## Given task
List every line of the data below that contains the string "evenodd". Case counts.

## Dataset extract
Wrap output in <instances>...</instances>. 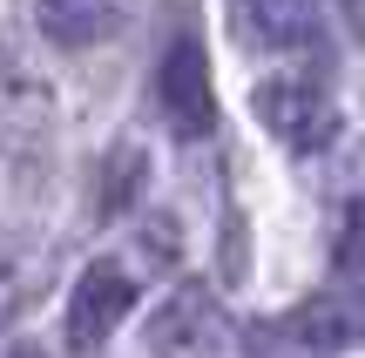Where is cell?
Masks as SVG:
<instances>
[{
	"mask_svg": "<svg viewBox=\"0 0 365 358\" xmlns=\"http://www.w3.org/2000/svg\"><path fill=\"white\" fill-rule=\"evenodd\" d=\"M41 27L61 41H81V34H102V0H41Z\"/></svg>",
	"mask_w": 365,
	"mask_h": 358,
	"instance_id": "obj_1",
	"label": "cell"
},
{
	"mask_svg": "<svg viewBox=\"0 0 365 358\" xmlns=\"http://www.w3.org/2000/svg\"><path fill=\"white\" fill-rule=\"evenodd\" d=\"M196 68H203V61H196V54L190 48H176V61H170V88H176V102H182V115H203V75H196Z\"/></svg>",
	"mask_w": 365,
	"mask_h": 358,
	"instance_id": "obj_2",
	"label": "cell"
}]
</instances>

## Reply to the exercise
	"mask_svg": "<svg viewBox=\"0 0 365 358\" xmlns=\"http://www.w3.org/2000/svg\"><path fill=\"white\" fill-rule=\"evenodd\" d=\"M41 27L61 41H81V34H102V0H41Z\"/></svg>",
	"mask_svg": "<svg viewBox=\"0 0 365 358\" xmlns=\"http://www.w3.org/2000/svg\"><path fill=\"white\" fill-rule=\"evenodd\" d=\"M196 68H203V61H196V54L190 48H176V61H170V88H176V102H182V115H203V75H196Z\"/></svg>",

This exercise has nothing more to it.